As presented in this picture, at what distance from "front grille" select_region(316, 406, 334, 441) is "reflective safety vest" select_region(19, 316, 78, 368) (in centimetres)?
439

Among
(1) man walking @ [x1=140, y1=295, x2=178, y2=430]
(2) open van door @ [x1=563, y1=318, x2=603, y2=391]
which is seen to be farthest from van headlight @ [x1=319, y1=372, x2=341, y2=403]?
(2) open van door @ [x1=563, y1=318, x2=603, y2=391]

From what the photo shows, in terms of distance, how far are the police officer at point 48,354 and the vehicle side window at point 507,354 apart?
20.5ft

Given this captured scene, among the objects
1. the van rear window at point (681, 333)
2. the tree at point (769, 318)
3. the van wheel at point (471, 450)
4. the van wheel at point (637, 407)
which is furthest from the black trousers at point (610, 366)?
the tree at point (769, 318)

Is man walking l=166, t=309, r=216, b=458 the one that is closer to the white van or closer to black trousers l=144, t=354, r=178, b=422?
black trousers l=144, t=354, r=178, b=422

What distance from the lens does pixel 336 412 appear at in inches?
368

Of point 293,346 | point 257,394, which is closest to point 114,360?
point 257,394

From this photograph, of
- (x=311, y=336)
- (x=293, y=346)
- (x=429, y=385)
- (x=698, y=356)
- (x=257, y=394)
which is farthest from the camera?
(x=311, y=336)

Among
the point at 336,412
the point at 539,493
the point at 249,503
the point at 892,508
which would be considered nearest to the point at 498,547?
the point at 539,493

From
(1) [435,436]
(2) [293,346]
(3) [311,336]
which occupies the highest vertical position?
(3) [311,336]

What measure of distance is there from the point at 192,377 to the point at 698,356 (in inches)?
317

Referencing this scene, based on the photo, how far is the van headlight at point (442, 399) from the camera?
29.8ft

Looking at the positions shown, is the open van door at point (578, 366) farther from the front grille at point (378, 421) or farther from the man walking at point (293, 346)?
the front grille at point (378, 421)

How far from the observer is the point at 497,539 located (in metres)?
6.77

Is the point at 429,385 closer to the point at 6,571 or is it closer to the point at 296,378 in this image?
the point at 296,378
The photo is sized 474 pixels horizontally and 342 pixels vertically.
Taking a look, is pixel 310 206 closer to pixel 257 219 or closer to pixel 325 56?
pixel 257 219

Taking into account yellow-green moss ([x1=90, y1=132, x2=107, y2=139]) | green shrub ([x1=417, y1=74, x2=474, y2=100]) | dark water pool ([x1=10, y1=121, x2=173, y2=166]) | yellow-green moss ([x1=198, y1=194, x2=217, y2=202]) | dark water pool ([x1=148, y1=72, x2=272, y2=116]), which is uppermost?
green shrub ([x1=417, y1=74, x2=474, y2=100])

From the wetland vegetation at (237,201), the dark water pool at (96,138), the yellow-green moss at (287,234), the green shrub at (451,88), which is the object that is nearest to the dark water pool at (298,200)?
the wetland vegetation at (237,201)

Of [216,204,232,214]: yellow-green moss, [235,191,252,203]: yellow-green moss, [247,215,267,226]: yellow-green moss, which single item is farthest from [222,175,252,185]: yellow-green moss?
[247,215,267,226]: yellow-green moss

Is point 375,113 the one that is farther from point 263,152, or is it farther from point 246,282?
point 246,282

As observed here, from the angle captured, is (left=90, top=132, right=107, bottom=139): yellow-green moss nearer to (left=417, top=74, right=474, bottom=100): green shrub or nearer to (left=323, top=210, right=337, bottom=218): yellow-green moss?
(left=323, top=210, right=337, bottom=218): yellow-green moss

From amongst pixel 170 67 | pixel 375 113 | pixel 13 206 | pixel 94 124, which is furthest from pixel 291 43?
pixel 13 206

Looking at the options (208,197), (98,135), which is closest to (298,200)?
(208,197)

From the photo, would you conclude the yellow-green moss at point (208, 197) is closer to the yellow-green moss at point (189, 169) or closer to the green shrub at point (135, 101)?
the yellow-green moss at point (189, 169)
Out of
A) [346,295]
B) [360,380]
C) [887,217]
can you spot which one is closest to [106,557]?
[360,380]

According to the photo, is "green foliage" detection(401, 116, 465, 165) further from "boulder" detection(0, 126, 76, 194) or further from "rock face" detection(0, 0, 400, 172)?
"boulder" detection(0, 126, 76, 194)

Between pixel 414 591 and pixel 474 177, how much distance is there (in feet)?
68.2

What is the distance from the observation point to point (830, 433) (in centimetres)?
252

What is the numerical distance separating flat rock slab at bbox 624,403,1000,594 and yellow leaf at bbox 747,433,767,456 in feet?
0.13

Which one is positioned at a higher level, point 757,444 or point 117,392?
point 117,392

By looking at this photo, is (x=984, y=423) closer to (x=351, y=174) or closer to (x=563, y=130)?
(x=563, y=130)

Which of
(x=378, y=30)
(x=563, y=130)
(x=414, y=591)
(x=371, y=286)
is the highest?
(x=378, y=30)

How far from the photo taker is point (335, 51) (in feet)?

**Short problem:** Starting at the line that contains "Which one is positioned" and continuing through the end of the material, rewrite each non-blank line as a row of a Markdown table with the columns No. and Text. Number the rows from 1.

**Finished answer:**
| No. | Text |
|---|---|
| 1 | Which one is positioned at a higher level, point 757,444 or point 117,392? |
| 2 | point 117,392 |
| 3 | By looking at this photo, is (x=984, y=423) closer to (x=351, y=174) or closer to (x=563, y=130)? |
| 4 | (x=563, y=130) |
| 5 | Which of |
| 6 | (x=378, y=30) |
| 7 | (x=563, y=130) |
| 8 | (x=414, y=591) |
| 9 | (x=371, y=286) |
| 10 | is the highest? |
| 11 | (x=378, y=30) |
| 12 | How far from the photo taker is point (335, 51) (in feet)? |